This postcard, featuring Clinch Park, shows the entrance and the fountain. [Click here to view full size picture]
This postcard, featuring Clinch Park, shows the entrance and the fountain.
By: Richard A. Fidler

 

1940. The Great War has yet to begin and the distress of the Depression shows no sign of easing. In Northern Michigan as elsewhere, people are hungry, without support, and without hope. A few years before, Franklin Delano Roosevelt created the Civilian Conservation Corps (CCC) within the Workers Progress Administration, a government agency designed to put the jobless to work through building roads, planting trees, and erecting various structures of the civilian infrastructure. Locally some vestiges survive in red pine plantations throughout Northern Michigan and in cabins and structures found in nearby state parks. They still stand today, performing their utilitarian functions honestly, though without elegance.

 

In addition to the CCC, the Roosevelt administration created the Federal Writers Project (FWP), an agency charged with helping unemployed writers. FWP projects ranged from children's books, oral histories, and ethnographies to more journeyman efforts such as travel guides. One of these, Michigan, The Wolverine State , published in 1940, describes Traverse City 's Clinch Park:

 

Clinch Park , at the foot of Cass Ave. , between the business district and the bay shore, contains a MINIATURE OF TRAVERSE CITY. All buildings are constructed to scale, and the scores of tiny lawns are studded with Japanese dwarf trees. So exact are the details that photographers take an ‘aerial picture of Traverse City' from a height of three feet. The park also has an AQUARIUM, containing specimens of all the fishes found in local waters, and a SMALL ZOO, with an excellent collection of wild life native to Michigan . An outdoor LOGGING EXHIBIT features a locomotive of the type used on Michigan 's old logging roads. The CON FOSTER MUSEUM , in Clinch Park , the hobby of Con Foster, a retired circus man and former mayor, includes Indian handicraft, arrowheads and spearheads, beadwork, pottery, carvings, and a large collection of guns...

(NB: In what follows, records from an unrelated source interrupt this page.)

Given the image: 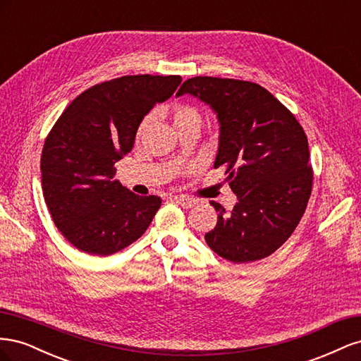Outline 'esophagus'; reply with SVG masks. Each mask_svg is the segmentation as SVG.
<instances>
[{
  "mask_svg": "<svg viewBox=\"0 0 361 361\" xmlns=\"http://www.w3.org/2000/svg\"><path fill=\"white\" fill-rule=\"evenodd\" d=\"M173 200L176 202V203H179V204H182L183 207H191V206H194L195 204V199H192V197H190V195H174L173 197Z\"/></svg>",
  "mask_w": 361,
  "mask_h": 361,
  "instance_id": "1",
  "label": "esophagus"
}]
</instances>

Traverse City's Miniature City included nearly 100 buildings and featured an operating saw mill and a flying airplane that were both coin activated.  The display included nearly every major downtown business building. [Click here to view full size picture]
Traverse City's Miniature City included nearly 100 buildings and featured an operating saw mill and a flying airplane that were both coin activated. The display included nearly every major downtown business building.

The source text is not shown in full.